The Times says: “It’s not an immediately obvious combination – watermelon, cucumber, olives and feta – but one bite will leave you convinced that this savory-sweet summer salad is something truly special. The astringent punch of the olives and feta provides a sophisticated counterpoint to the watery mellowness of the melon and cucumber. With a hunk of bread, it’s a lovely light lunch; with practically any grilled meat or fish, it’s an ideal summer supper.”

INGREDIENTS
• 3 cups cubed watermelon
• 2 large ripe tomatoes
• 1 medium cucumber
• 1 small red onion
• ⅓ cup pitted kalamata olives
• ⅓ cup crumbled feta
• Some chopped parsley and mint (I omitted the mint)
• Olive oil and red-wine vinegar (or Balsamic vinegar)
• Salt and pepper

PREPARATION
I let the cubed watermelon and tomatoes sit in a strainer for about 10 minutes while I was doing the other prep to let some water drain.

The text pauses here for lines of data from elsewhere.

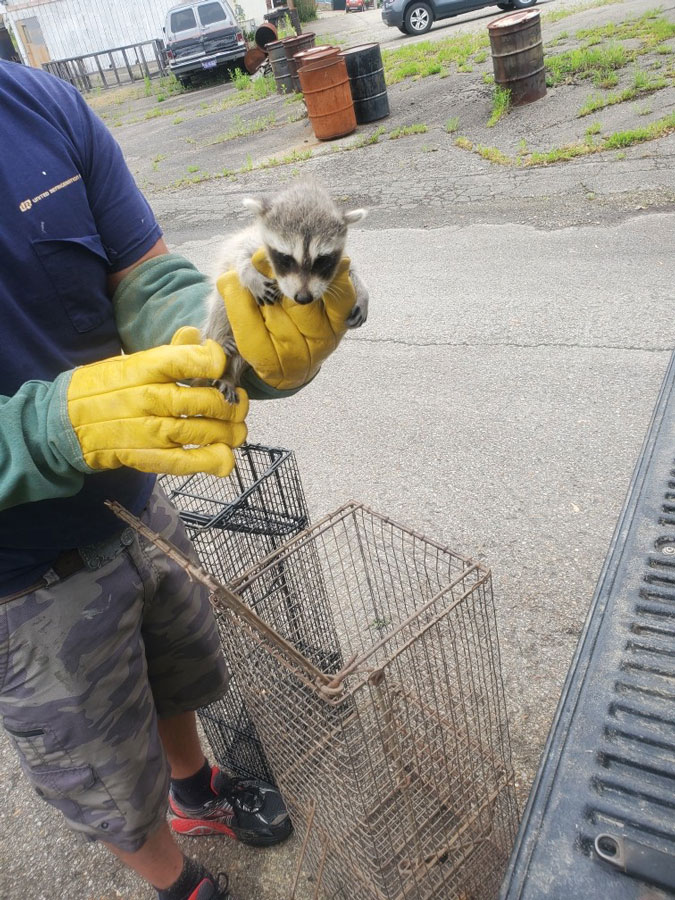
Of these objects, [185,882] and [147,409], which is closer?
[147,409]

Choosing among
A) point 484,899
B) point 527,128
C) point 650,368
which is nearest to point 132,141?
point 527,128

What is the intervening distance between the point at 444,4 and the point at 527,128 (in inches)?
425

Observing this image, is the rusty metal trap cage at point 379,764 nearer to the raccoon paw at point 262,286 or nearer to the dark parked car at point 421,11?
the raccoon paw at point 262,286

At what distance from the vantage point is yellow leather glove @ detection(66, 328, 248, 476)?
1.71 m

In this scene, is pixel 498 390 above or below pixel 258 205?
below

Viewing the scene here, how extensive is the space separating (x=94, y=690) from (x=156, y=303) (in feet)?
3.79

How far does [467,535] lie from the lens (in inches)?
149

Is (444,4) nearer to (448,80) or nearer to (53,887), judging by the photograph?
(448,80)

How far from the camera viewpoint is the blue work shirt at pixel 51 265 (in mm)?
1903

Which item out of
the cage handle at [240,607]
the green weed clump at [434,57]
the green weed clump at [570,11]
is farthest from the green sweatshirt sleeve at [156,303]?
→ the green weed clump at [570,11]

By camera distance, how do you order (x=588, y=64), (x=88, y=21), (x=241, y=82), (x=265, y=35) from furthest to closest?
(x=88, y=21)
(x=265, y=35)
(x=241, y=82)
(x=588, y=64)

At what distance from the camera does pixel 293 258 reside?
2363mm

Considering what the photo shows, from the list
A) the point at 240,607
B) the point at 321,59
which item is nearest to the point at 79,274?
the point at 240,607

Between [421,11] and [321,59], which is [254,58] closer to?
[421,11]
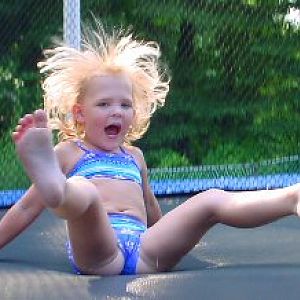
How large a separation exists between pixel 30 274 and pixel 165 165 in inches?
80.3

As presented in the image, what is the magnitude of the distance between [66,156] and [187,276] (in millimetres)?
413

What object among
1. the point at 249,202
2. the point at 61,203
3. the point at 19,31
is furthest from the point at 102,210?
the point at 19,31

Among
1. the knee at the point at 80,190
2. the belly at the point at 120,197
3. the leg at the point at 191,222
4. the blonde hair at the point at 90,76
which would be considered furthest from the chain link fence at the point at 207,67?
the knee at the point at 80,190

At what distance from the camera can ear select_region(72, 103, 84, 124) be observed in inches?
60.6

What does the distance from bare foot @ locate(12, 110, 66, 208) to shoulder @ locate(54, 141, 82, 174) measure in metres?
0.29

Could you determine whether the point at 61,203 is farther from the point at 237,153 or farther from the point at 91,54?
the point at 237,153

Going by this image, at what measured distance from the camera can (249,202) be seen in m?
1.26

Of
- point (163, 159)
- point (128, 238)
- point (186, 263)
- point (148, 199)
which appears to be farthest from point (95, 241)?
point (163, 159)

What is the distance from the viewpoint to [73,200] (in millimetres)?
1135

In a large bowl combine 3 cups cubed watermelon; 2 large ripe tomatoes, chopped; 1 medium cucumber, peeled, seeded and chopped; 1 small red onion, sliced; 1/3 cup pitted kalamata olives; 1/3 cup crumbled feta; and some chopped parsley and mint. Drizzle with olive oil and red-wine vinegar, sprinkle with salt and pepper, toss and serve.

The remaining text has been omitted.